Paper No. 2
Presentation Time: 9:15 AM

SIDERITE AS A MORE ROBUST PALEOELEVATION PROXY: OIYUG BASIN, SOUTHERN TIBETAN PLATEAU


INGALLS, Miquela, Department of Geophysical Sciences, University of Chicago, 5734 S. Ellis Ave, Chicago, IL 60637, ROWLEY, David, Department of the Geophysical Sciences, The University of Chicago, 5734 S. Ellis Avenue, Chicago, IL 60637, CURRIE, Brian S., Department of Geology, Miami University, 114 Shideler Hall, Oxford, OH 45056 and POLISSAR, Pratigya J., Biology and Paleoenvironment, Lamont Doherty Earth Observatory, 61 Route 9W, PO Box 1000, Palisades, NY 10964-8000, ingalls@uchicago.edu

Calcitic carbonates from the Ramaqu section of the Oiyug Basin in southern Tibet demonstrate a consistent pattern of very depleted isotopic composition (~-19 ‰VPDB). Recent stable isotope analyses of two siderite samples from near the top of the Mio-Pliocene section along the southern flank (621F) and from the Spicer et al. (2003) floral locality along the northwestern flank (618A) of the Oiyug basin are in accord with these data (-12 and -19‰, respectively). Using Rowley et al.’s (2001) model relationship between Δ(δ 18Op) and elevation based on atmospheric thermodynamics and Rayleigh distillation of orographically forced ascent of air masses, the siderites pin our paleoelevation estimate of the plateau at ~5300 meters by 15 Mya and persisting through the upper Miocene-Pliocene.

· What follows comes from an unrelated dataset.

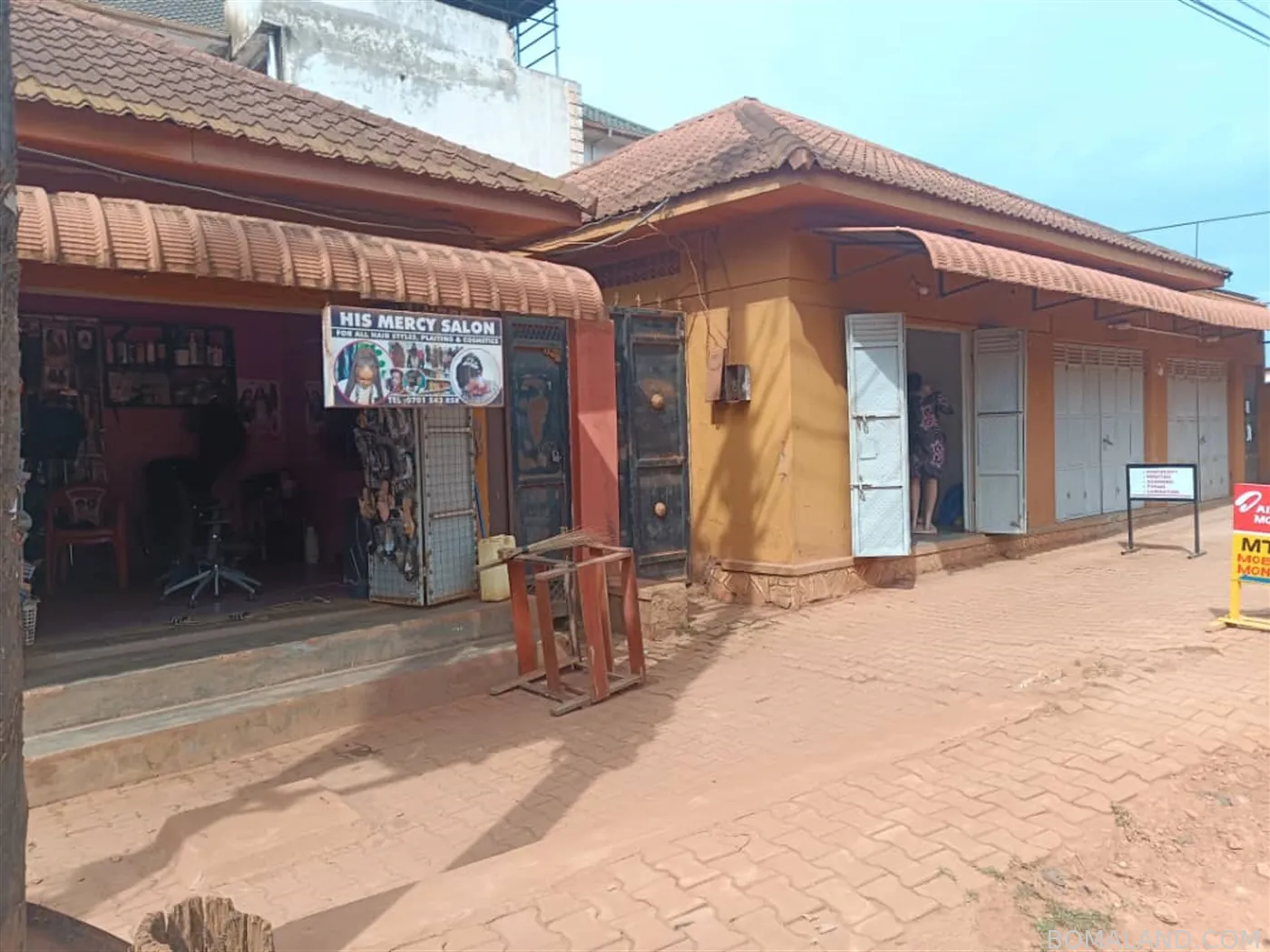 Shop for sale in Najjera Wakiso Uganda
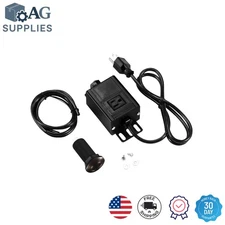 Upgrade Your Kitchen with LONG/3.5" Bronze Air Switch for Garbage Disposal Use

Siderites provide a more robust measurement of δ18O because, unlike other carbonate minerals, siderites do not undergo isotopic re-equilibration during burial diagenesis (Curtis, Pearson & Somogyi, 1975; Rezaee et al., 1997) due to a higher equilibration temperature. Our results based on δ18O of the two siderites can be compared with δ18Oc, lipid δD, and previous elevation estimates based on paleoenthalpy derived from floral physiognomy (Spicer et al., 2003). We will also present a new independent estimate of water isotopic composition and temperature using Δ47 clumped isotope paleothermometry on carbonates in the Oiyug Basin. These paleoelevation proxies agree that the southern Tibetan plateau has remained high (5300-4600 meters) for at least the past 15 million years.